Is there a function in MATLAB which reports the amount of error in the double-precision representation of a number?
For example, if I do the following in MATLAB:
>> a = double(2.2e-11);
Then a will come back when displayed using "format long" as:
a = 2.200000000000000e-11
so it appears there is perfect representation of a. But this is misleading I believe.
For example, I can prove this using another simple example:
d = 0.1;
d1 = d + eps(d)
Both d and d1 will display using format long as:
0.100000000000000
But when displayed using format hex they are different by 1 bit place as expected:
d = 3fb999999999999a
d1 = 3fb999999999999b
Now back to the original question, is there a way to quantify the difference, i.e. error, between the double precision representation of a double precision number like 2.2e-11 (which is 0x3db83073119f21d8) and the pure mathematical number 2.2e-11?
The function eps only tells me the step size for a given floating point value. It doesn't tell me error however. The error will be somewhere between 0 and eps, i.e. it's bounded by eps, but one cannot tell more than that.

Best Answer

I can suggest two approaches to obtain a better estimate of this error -- one via the "fprintf" function and another via the Symbolic Math Toolbox.
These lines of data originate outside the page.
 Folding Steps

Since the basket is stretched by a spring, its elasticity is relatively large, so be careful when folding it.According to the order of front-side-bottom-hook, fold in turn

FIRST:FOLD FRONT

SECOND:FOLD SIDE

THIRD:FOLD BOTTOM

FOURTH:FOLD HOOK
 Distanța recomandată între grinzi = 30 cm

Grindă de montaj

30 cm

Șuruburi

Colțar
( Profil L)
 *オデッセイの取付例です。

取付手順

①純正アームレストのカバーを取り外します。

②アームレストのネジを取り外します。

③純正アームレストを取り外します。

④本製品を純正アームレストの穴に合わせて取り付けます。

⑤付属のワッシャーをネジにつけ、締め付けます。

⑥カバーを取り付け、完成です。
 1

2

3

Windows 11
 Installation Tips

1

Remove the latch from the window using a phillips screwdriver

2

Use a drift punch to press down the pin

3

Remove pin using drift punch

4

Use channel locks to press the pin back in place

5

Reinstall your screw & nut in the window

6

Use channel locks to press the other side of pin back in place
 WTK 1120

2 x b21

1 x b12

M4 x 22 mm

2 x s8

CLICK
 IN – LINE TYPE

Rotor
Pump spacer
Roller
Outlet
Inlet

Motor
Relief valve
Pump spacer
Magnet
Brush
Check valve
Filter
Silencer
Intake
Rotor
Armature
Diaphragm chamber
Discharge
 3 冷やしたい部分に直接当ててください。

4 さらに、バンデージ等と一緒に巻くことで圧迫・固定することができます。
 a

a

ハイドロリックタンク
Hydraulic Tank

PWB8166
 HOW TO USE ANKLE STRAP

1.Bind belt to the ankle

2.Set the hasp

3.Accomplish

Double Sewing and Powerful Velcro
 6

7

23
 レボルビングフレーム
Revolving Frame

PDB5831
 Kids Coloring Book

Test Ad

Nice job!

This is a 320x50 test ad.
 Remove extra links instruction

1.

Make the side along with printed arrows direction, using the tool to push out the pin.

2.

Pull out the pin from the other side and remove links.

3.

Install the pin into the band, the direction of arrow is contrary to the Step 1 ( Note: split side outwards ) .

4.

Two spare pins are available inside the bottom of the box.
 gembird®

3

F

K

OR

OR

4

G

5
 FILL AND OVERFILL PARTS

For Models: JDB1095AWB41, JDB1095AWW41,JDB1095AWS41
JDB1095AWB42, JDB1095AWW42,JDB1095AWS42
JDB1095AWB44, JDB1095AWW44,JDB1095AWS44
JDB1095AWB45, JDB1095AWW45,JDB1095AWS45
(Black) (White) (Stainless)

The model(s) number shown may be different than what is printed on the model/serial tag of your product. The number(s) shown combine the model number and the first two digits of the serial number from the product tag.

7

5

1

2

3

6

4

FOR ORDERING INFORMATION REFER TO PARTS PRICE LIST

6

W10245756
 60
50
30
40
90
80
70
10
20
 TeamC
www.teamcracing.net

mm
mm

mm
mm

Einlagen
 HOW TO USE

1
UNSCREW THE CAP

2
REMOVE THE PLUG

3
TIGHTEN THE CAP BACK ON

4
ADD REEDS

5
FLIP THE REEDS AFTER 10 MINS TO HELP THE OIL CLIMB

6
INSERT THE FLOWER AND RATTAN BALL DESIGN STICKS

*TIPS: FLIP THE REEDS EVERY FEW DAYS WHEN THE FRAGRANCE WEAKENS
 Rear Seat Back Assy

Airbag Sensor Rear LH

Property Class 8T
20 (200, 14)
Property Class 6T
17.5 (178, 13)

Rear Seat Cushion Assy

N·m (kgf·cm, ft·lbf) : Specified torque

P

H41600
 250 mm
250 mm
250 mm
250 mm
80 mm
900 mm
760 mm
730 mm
However, please note that each approach has its limitations, as is included in the details below.
Option 1
You can use the "fprintf" function to displaying additional digits, in comparison to the 15 digits displayed after the decimal point via "format long". For example, to display the double-precision representation of 2.2e-11 with 1074 digits after the decimal point, you can execute the command provided below.
>> fprintf('%.1074f\n', 2.2E-11)
Note that the limitation here is that you would have to manually inspect the digits, and so this might be tedious for certain scenarios, e.g. if the "pure mathematical number" does not have a terminating decimal. Also note that I chose 1074, because there would not be any more than 1074 digits after the decimal point available to display for doubles (<http://www.exploringbinary.com/maximum-number-of-decimal-digits-in-binary-floating-point-numbers/ here is a relevant link>).
Option 2
You can use the "sym" function to get a closer approximation of this "error". The Symbolic Math Toolbox facilitates computations in exact representation, and you can convert between symbolic and numeric (e.g. double precision floating point) values. Note that the "sym" functions accepts the numeric input as is when the numeric input is provided within single quotes. Additional details are provided in the documentation for the "sym" function and the page "Numeric to Symbolic Conversion".
>> str = sprintf('%.1074f',2.2e-11) %ensures that all digits are printed for the double
>> sFloatingPoint = sym(str)
>> sExact = sym('2.2e-11')
>> err = sFloatingPoint - sExact
Note that a limitation in this approach is that some precision can be lost when converting between symbolic and floating-point due to the inherent nature of floating point representation. Hence, the result might not be exactly the error between the floating point representation and the "pure mathematical" value; however, it could provide a closer estimate than that achieved from the "eps" function.